* _Text passage_:
Explicit Learning (EL)
Δ words (i.e., Δ1 and Δ2) were unique to the child and served as explicit words, in that, they were not instructed to the RP. Therefore, the student could learn these words only through direct dyadic interaction with the PA.
Vicarious Learning (VL)
Π words (i.e., Π1 and Π2) were exclusive to the RP. The RP simulated learning of these words over time through dyadic interaction with the PA, and the child saw the words instructed to the RP. The child could also hear the RP read those words and observed the consequences (reinforcement or corrective feedback) delivered to the RP. Therefore, Π words could be vicariously learned by the student while watching these words being instructed to the RP but not through direct interaction with the PA.
Explicit-Plus-Vicarious Learning (EVL)
Γ words (i.e., Γ1 and Γ2), were common between the child and the RP. Therefore, the child could acquire these words both explicitly, through dyadic interaction with the PA, and vicariously, through watching the PA instructing them to the RP. These words could be acquired by the child through triadic interaction with the PA and the RP.
Screening
Words were selected from the Dolch and Brigance functional word lists (Brigance 1978; Dolch 1948). Prior to the experiment, each participant underwent a series of tests to identify words that would be used during intervention. The first stage of screening was performed by the primary experimenter in a one-to-one format in the experiment room. He presented the words, printed on flash cards, and asked “What word?”, and noted the words that the participant either read incorrectly or did not read at all. A total of 100 unknown words were identified for each participant. During screening, the participant did not receive feedback for his responses.

* _Rows_:
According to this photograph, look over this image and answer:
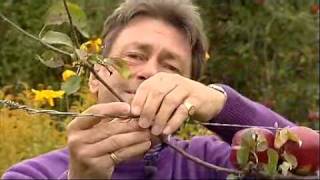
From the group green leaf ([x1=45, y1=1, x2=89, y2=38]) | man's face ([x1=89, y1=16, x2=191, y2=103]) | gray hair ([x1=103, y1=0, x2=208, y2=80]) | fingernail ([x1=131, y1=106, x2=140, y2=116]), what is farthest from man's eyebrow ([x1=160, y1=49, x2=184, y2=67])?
green leaf ([x1=45, y1=1, x2=89, y2=38])

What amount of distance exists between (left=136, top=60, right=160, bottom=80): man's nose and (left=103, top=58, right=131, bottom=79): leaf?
2.66 feet

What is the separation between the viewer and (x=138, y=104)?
4.27 ft

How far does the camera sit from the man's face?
1940 mm

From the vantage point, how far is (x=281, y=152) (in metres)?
1.11

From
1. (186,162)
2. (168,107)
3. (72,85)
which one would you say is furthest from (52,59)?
(186,162)

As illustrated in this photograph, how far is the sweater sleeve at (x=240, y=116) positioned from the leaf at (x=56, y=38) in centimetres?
91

* _Aim of the task_: Reproduce the passage above on explicit and vicarious word learning, starting at "Vicarious Learning (VL)" and continuing up to and including "direct interaction with the PA.".

* _Exercise output_:
Vicarious Learning (VL)
Π words (i.e., Π1 and Π2) were exclusive to the RP. The RP simulated learning of these words over time through dyadic interaction with the PA, and the child saw the words instructed to the RP. The child could also hear the RP read those words and observed the consequences (reinforcement or corrective feedback) delivered to the RP. Therefore, Π words could be vicariously learned by the student while watching these words being instructed to the RP but not through direct interaction with the PA.